How Bank of America Lost $4 Billion

A Bank of America logo hangs above a bank branch entrance in

On Monday, Bank of America revealed that it may have hidden as much as $4 billion in losses from regulators over the past five years. The bank said it was an honest mistake. But this seemed like another “shame on you Wall Street” moment.

Making matters worse: Bank of America asked and just received approval from the Federal Reserve to up its stock buyback plan by $4 billion, a figure that nicely matches up with the losses it was hiding. That is probably a coincidence, but it made the revelations even fishier. Regulators, unsurprisingly, have put Bank of America’s buyback on hold for now.

The losses were on debt that BofA inherited from Merrill Lynch. Mark-to-market accounting rules require banks to take gains and losses when the value of their debt falls or rises, even if what they owe is essentially the same. They are unrealized gains or losses, at least until they try to sell their debt or settle it with whoever they owe it to. Nonetheless, such shifts have to be factored into the earnings that banks report to shareholders and the Securities and Exchange Commission. BofA did that, which is why the bank won’t have to restate any of its earnings, which is not usually what you hear when it comes to bookkeeping errors.

So here’s where we come to the part where BofA screwed up: At some point over the past five years, BofA started to sell that Merrill debt — it began with $60 billion of structured notes and now has $30 billion — which turned those unrealized losses into actual losses.
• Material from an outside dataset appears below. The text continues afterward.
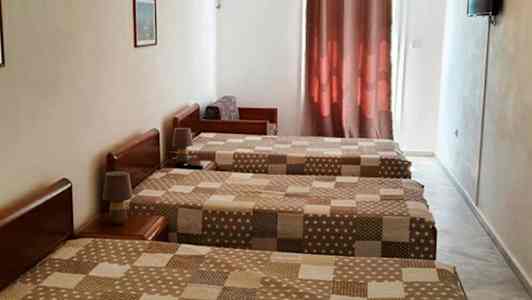 Tre enkeltsenge på et hotelværelse med brunmønstrede sengetæpper, aircondition og et TV på væggen. (AI-genereret tekst)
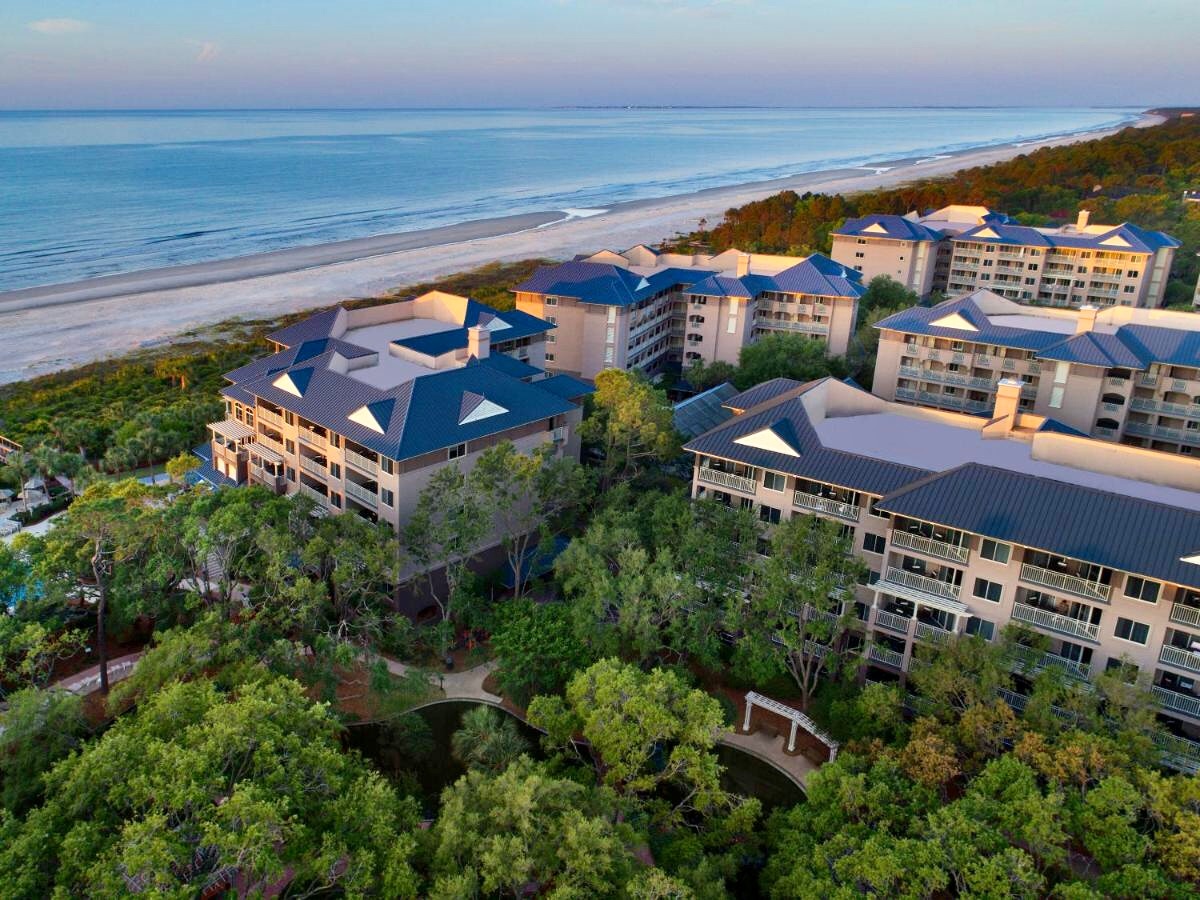 An aerial view showcases the beachfront resort nestled among lush greenery. The coastline extends along a serene beach, while several multi-story buildings are visible, exhibiting modern architecture with blue roofs. The tranquil ocean reflects soft hues of blue and pink from the sky.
At that point, BofA should have told regulators about the losses — losses that it had already told shareholders about — but it never did, until a week or two ago when it caught the error.
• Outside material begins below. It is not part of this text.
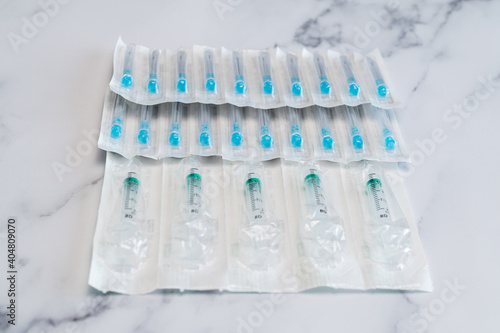 Medical syringes and needles for hypodermic injection in sterile packaging.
BofA’s excuse is that it told an employee to update a spreadsheet that kept tabs on those losses, but the file never showed up, or the wrong file was sent. That’s a really lame excuse, and might lead some to question whether BofA was trying to hide something. But lame things do happen, even at the nation’s largest banks. So you can’t totally discount BofA’s excuse, even if it is of the dog-ate-my-homework variety. Although it’s still not clear why it took BofA years to figure out that that person wasn’t doing the job, or why that was found out now.